Since we’re on this kick let’s talk about Single Gun Theory for a moment. I bought their first album purely based on being on Nettwerk records. This is the Nettwerk before their pro Napster stance and Sarah McLachlan, Junkie XL and the Submarines. This was the Nettwerk of Skinny Puppy, Moev, Severed Heads and The Tear Garden. I figured it’d be another industrial barn burner. Nettwerk was like 4AD and Factory in that most of the album covers had a house style - newfangled fonts, full bleed zoomed in video stills and some geometric shapes. It was safe to assume that the music was all pretty similar too. Not sure why I thought that, given that the same wasn’t true of 4AD and Factory.

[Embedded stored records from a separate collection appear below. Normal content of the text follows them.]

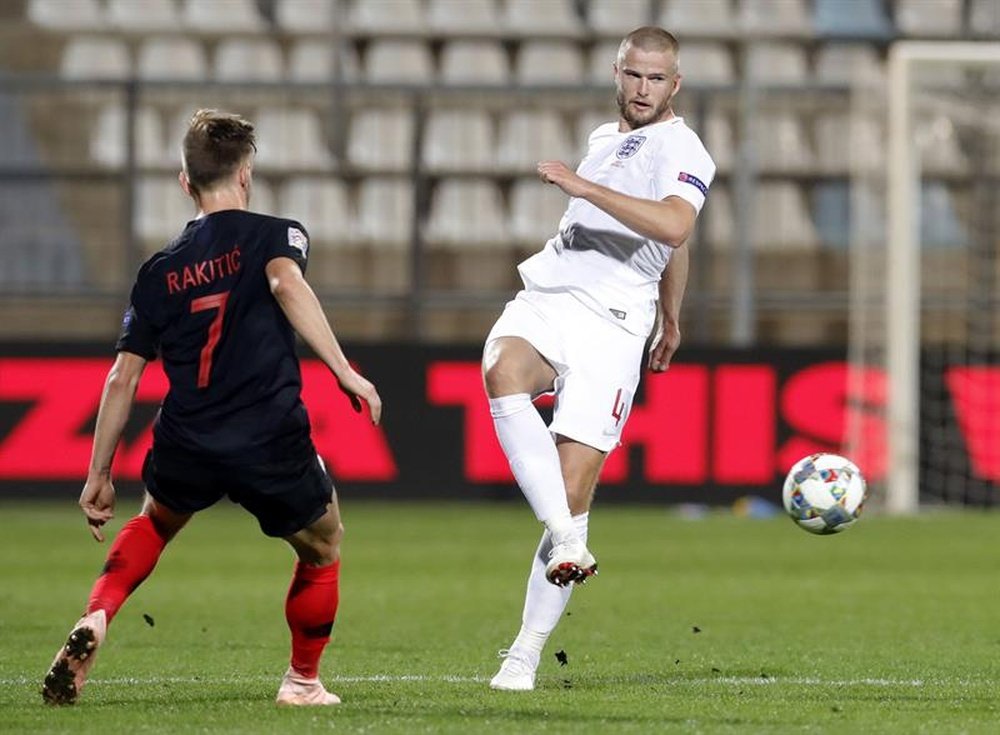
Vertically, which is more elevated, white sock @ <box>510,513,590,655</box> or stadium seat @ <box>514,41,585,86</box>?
stadium seat @ <box>514,41,585,86</box>

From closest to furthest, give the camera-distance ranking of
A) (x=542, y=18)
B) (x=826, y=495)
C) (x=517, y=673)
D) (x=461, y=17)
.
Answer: (x=517, y=673)
(x=826, y=495)
(x=461, y=17)
(x=542, y=18)

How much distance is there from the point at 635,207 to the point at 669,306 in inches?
30.4

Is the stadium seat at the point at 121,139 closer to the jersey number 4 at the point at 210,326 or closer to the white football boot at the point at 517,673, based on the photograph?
the white football boot at the point at 517,673

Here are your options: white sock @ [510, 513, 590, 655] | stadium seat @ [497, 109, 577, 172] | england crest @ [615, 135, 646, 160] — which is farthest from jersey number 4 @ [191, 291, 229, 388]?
stadium seat @ [497, 109, 577, 172]

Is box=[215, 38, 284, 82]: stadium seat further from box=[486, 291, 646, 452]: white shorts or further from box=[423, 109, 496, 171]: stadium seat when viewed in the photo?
box=[486, 291, 646, 452]: white shorts

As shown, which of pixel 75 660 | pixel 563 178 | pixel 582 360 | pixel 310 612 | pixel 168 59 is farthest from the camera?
pixel 168 59

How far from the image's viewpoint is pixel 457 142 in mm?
18906

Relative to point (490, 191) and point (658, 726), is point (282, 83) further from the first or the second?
point (658, 726)

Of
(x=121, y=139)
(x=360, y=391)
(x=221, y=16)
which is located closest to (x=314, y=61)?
(x=221, y=16)

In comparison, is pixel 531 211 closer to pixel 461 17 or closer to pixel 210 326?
pixel 461 17

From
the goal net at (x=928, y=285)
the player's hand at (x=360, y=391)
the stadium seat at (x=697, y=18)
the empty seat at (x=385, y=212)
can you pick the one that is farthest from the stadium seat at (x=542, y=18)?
the player's hand at (x=360, y=391)

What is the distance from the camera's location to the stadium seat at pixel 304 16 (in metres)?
20.4

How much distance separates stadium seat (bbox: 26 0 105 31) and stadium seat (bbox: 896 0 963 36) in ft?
25.9

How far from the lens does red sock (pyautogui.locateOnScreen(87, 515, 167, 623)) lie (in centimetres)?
570
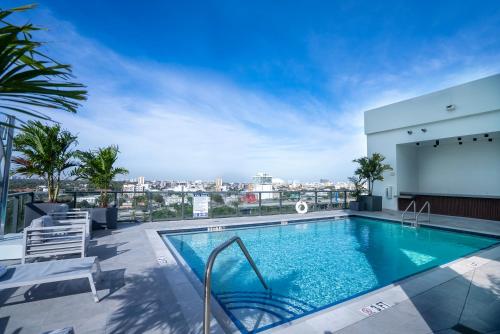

And it wasn’t true here. Imagine my surprise when I found a sensitive, sorta dubby, melodic album of slightly dark pop. Nostalgic and brooding and regretful, but with a sense of wistfulness.
It was really up my alley. Most of the noisy stuff i was listening to then I think I was listening to mainly because it was what was cool. When I go listen to Skinny Puppy, I think I actually like them more NOW than I did then. I was a sensitive child. So Nettwerk provided me cover to like this record.
And I still listen to them with some regularity. This entire album is in my “ALL MY FAVORITES” playlist, some 10,000 songs with which I fill up my iPod with a random selection every month or so before resetting and doing it again with a new batch. So they never really leave rotation.
OH ALSO, Splendor in the Grass. I had to watch the movie in AP English, and that was about the same year that this album came out. The movie is dripping with sensuality. Our english teacher, Mrs. Mears, tried to tell us that, but she was a grown up. When Single Gun Theory told me, though, I listened. It’s one of my favorite movies to this day.